Data shown START

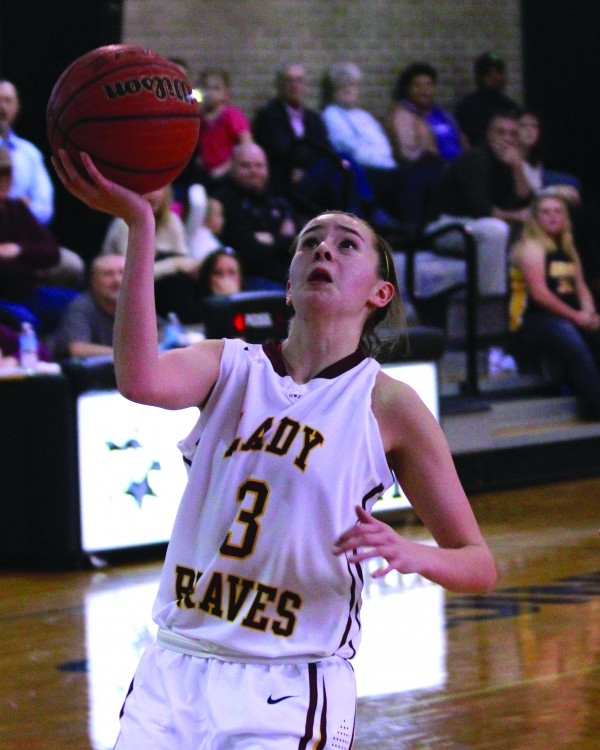 Tori Teesateskie, Cherokee Middle School Lady Braves, scores on a lay-up during a semi-final game against the Murphy Middle School Lady Bulldogs on Tuesday, Jan. 20.  (AMBLE SMOKER/One Feather)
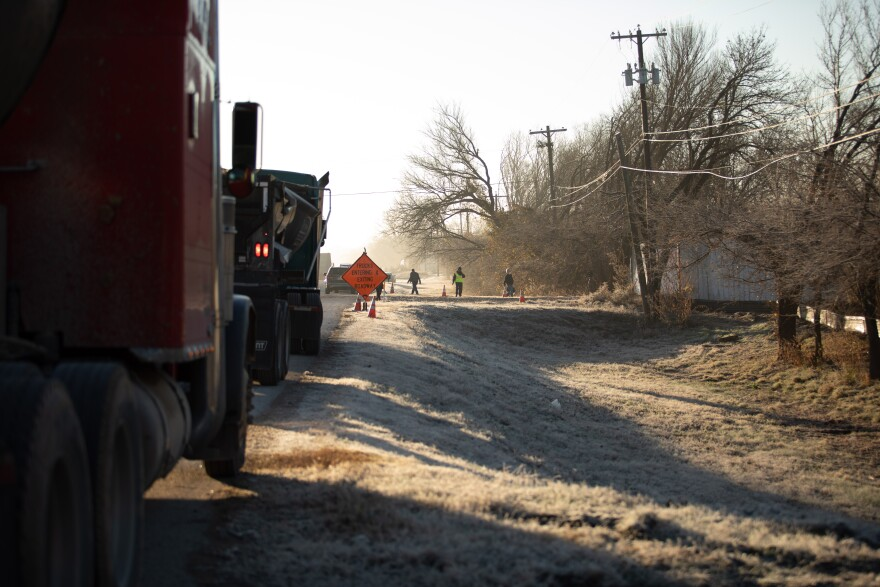 Trucks line up on the side of the road on Thursday morning. They're gearing up to remove the 100,000 ton pile of waste that has accumulated for the past three years.  Off at the distance there's a orange constructions sign and workers.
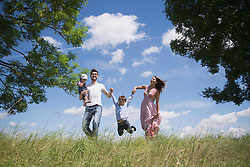 Happy family enjoying on meadow in the countryside, Bavaria, Germany
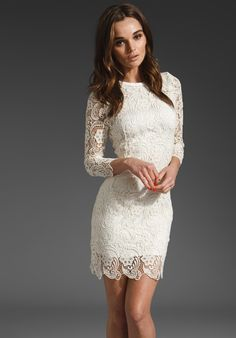 This would be a great rehearsal wedding dress for the spring.    Eryn Brinie lace dress.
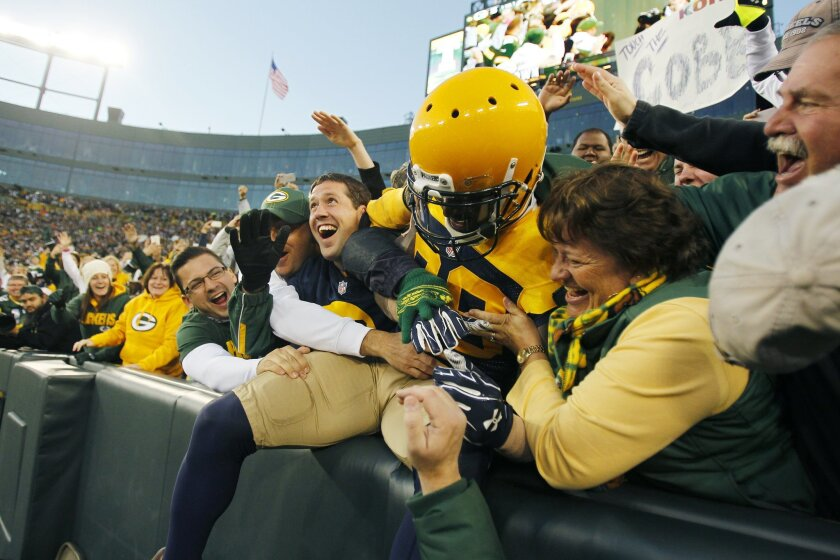 Packers James Jones celebrates a touchdown with fans against the Chargers in the 3rd quarter.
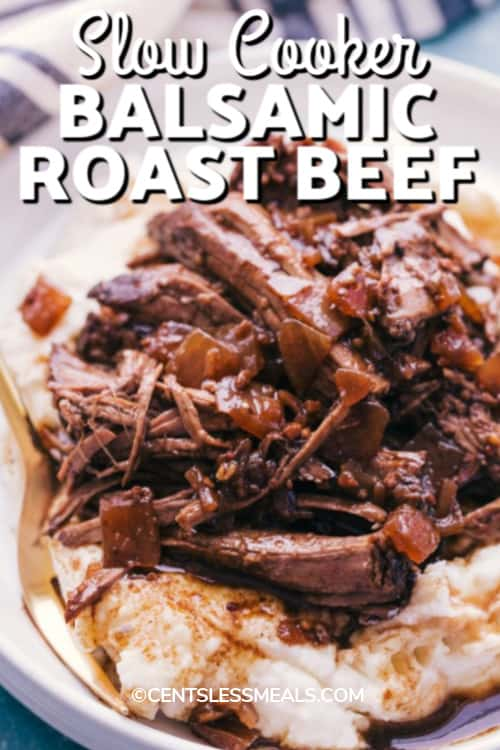 Slow Cooker Balsamic Roast Beef served over mashed potatoes with a title.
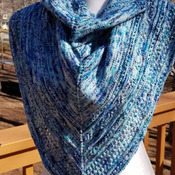 Hand knit sparkly shawl in stelina nylon and merino wool in variegated shades of blue.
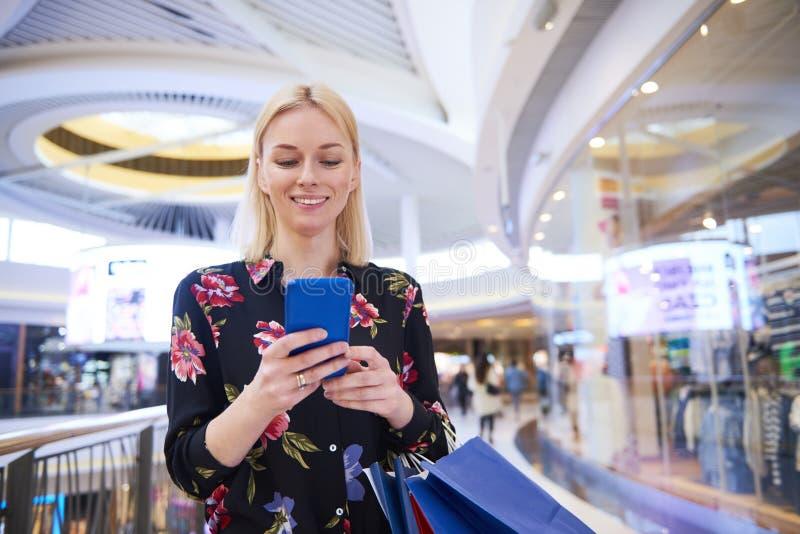 Glimlachende vrouw die mobiele telefoon in winkelcomplex met behulp van royalty-vrije stock afbeeldingen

Data shown END

Set down the line containing "Packers James Jones", then every later line through the end of the material, exactly as written; omit any picture.

Solution for this problem —
 Packers James Jones celebrates a touchdown with fans against the Chargers in the 3rd quarter.
 Slow Cooker Balsamic Roast Beef served over mashed potatoes with a title.
 Hand knit sparkly shawl in stelina nylon and merino wool in variegated shades of blue.
 Glimlachende vrouw die mobiele telefoon in winkelcomplex met behulp van royalty-vrije stock afbeeldingen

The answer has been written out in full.